↓

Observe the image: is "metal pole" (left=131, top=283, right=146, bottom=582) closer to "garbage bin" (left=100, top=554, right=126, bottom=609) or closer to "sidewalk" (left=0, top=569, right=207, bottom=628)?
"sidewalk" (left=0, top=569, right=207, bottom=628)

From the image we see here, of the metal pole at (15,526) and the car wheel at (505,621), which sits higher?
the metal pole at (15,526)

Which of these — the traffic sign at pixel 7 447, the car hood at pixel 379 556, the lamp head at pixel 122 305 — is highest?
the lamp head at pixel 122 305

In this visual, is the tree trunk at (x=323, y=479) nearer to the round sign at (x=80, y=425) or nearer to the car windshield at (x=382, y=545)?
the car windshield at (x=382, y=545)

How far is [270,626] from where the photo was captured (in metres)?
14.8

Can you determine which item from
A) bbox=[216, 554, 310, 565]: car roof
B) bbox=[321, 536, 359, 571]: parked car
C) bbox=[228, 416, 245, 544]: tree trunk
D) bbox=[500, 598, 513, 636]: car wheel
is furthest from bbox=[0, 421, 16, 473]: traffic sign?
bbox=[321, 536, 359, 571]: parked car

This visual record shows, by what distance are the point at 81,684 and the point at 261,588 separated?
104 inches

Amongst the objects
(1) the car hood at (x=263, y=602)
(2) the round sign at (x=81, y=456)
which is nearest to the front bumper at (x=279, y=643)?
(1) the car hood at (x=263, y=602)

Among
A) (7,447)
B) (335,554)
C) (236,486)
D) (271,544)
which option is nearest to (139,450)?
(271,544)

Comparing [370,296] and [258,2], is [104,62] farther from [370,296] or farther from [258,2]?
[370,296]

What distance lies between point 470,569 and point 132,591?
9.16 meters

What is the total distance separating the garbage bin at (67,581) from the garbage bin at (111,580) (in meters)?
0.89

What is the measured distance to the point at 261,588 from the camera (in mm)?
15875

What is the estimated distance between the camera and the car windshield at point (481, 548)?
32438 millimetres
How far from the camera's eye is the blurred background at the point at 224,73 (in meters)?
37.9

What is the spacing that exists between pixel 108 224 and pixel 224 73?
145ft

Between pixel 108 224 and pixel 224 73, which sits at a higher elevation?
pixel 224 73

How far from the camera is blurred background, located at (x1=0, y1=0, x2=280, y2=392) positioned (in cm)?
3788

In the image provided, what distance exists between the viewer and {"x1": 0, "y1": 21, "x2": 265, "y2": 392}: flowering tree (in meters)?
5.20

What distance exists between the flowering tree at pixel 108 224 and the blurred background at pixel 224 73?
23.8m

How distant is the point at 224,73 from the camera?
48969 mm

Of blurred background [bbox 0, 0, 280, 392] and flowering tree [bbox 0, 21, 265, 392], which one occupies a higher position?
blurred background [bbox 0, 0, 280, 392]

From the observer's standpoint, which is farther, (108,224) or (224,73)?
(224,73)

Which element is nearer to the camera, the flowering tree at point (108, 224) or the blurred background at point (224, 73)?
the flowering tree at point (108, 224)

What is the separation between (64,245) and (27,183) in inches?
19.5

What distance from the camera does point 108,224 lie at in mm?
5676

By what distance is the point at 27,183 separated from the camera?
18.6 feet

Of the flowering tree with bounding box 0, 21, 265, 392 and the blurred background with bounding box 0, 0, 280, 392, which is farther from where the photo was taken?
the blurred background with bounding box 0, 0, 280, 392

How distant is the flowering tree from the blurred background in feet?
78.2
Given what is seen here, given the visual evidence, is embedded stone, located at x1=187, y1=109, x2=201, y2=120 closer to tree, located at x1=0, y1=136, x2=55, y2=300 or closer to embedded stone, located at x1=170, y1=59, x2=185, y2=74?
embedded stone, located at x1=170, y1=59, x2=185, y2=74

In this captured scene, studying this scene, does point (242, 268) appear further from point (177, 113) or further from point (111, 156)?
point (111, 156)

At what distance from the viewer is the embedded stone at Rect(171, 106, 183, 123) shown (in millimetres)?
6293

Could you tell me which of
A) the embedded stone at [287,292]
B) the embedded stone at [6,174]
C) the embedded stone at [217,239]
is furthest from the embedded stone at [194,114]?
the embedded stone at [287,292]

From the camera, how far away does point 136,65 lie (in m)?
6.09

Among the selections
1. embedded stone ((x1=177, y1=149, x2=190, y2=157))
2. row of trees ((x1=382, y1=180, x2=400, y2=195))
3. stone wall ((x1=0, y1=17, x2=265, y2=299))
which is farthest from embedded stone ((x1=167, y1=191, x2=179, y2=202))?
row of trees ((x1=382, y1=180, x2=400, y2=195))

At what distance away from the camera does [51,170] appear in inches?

↑

Copy out each record, keeping every word as it is.

Observe the image: is "metal pole" (left=131, top=283, right=146, bottom=582) closer to "garbage bin" (left=100, top=554, right=126, bottom=609) or closer to "sidewalk" (left=0, top=569, right=207, bottom=628)?
"sidewalk" (left=0, top=569, right=207, bottom=628)

From the image we see here, of the metal pole at (15,526) and the car wheel at (505,621), which sits higher?
the metal pole at (15,526)

Which of these — the traffic sign at pixel 7 447, the car hood at pixel 379 556, the lamp head at pixel 122 305 — is highest?
the lamp head at pixel 122 305

In this visual, is the tree trunk at (x=323, y=479) nearer to the round sign at (x=80, y=425) or nearer to the car windshield at (x=382, y=545)?
the car windshield at (x=382, y=545)

How far is [270,626] from where the photo was captured (in metres)?
14.8

Can you determine which item from
A) bbox=[216, 554, 310, 565]: car roof
B) bbox=[321, 536, 359, 571]: parked car
C) bbox=[228, 416, 245, 544]: tree trunk
D) bbox=[500, 598, 513, 636]: car wheel
is furthest from bbox=[0, 421, 16, 473]: traffic sign?
bbox=[321, 536, 359, 571]: parked car

This visual record shows, by what distance are the point at 81,684 and the point at 261,588 separated?
104 inches

Amongst the objects
(1) the car hood at (x=263, y=602)
(2) the round sign at (x=81, y=456)
which is nearest to the front bumper at (x=279, y=643)?
(1) the car hood at (x=263, y=602)

Among
A) (7,447)
B) (335,554)
C) (236,486)
D) (271,544)
which option is nearest to (139,450)?
(271,544)

Comparing [370,296] and [258,2], is [104,62] farther from [370,296] or farther from [258,2]?
[370,296]

What distance lies between point 470,569 and point 132,591?
9.16 meters

What is the total distance separating the garbage bin at (67,581) from the garbage bin at (111,580) (in meters)?
0.89

What is the measured distance to the point at 261,588 from the camera (in mm)?
15875

What is the estimated distance between the camera and the car windshield at point (481, 548)?
32438 millimetres
How far from the camera's eye is the blurred background at the point at 224,73 (in meters)?
37.9

What is the spacing that exists between pixel 108 224 and pixel 224 73?
145ft

Between pixel 108 224 and pixel 224 73, which sits at a higher elevation?
pixel 224 73

How far from the camera is blurred background, located at (x1=0, y1=0, x2=280, y2=392) positioned (in cm)?
3788

In the image provided, what distance exists between the viewer and {"x1": 0, "y1": 21, "x2": 265, "y2": 392}: flowering tree (in meters)?
5.20

What distance exists between the flowering tree at pixel 108 224 and the blurred background at pixel 224 73?
23.8m

How distant is the point at 224,73 from the camera?
48969 mm

Of blurred background [bbox 0, 0, 280, 392] and flowering tree [bbox 0, 21, 265, 392], which one occupies a higher position?
blurred background [bbox 0, 0, 280, 392]

From the observer's standpoint, which is farther, (108,224) or (224,73)?
(224,73)

Which element is nearer to the camera, the flowering tree at point (108, 224) or the blurred background at point (224, 73)?
the flowering tree at point (108, 224)

What is the separation between (64,245) and (27,183) in inches?
19.5

What distance from the camera does point 108,224 lie at in mm?
5676

By what distance is the point at 27,183 separated from the camera?
18.6 feet

Of the flowering tree with bounding box 0, 21, 265, 392 and the blurred background with bounding box 0, 0, 280, 392, which is farther from where the photo was taken?
the blurred background with bounding box 0, 0, 280, 392

How distant is the flowering tree from the blurred background in feet?
78.2
Given what is seen here, given the visual evidence, is embedded stone, located at x1=187, y1=109, x2=201, y2=120 closer to tree, located at x1=0, y1=136, x2=55, y2=300 or closer to embedded stone, located at x1=170, y1=59, x2=185, y2=74?
embedded stone, located at x1=170, y1=59, x2=185, y2=74

In this captured scene, studying this scene, does point (242, 268) appear further from point (177, 113) or further from point (111, 156)?
point (111, 156)

At what distance from the viewer is the embedded stone at Rect(171, 106, 183, 123) shown (in millimetres)?
6293

Could you tell me which of
A) the embedded stone at [287,292]
B) the embedded stone at [6,174]
C) the embedded stone at [217,239]
is furthest from the embedded stone at [194,114]?
the embedded stone at [287,292]

From the camera, how far away does point 136,65 lie (in m)?
6.09

Among the selections
1. embedded stone ((x1=177, y1=149, x2=190, y2=157))
2. row of trees ((x1=382, y1=180, x2=400, y2=195))
3. stone wall ((x1=0, y1=17, x2=265, y2=299))
which is farthest from embedded stone ((x1=167, y1=191, x2=179, y2=202))?
row of trees ((x1=382, y1=180, x2=400, y2=195))

At what distance away from the camera does [51,170] appear in inches?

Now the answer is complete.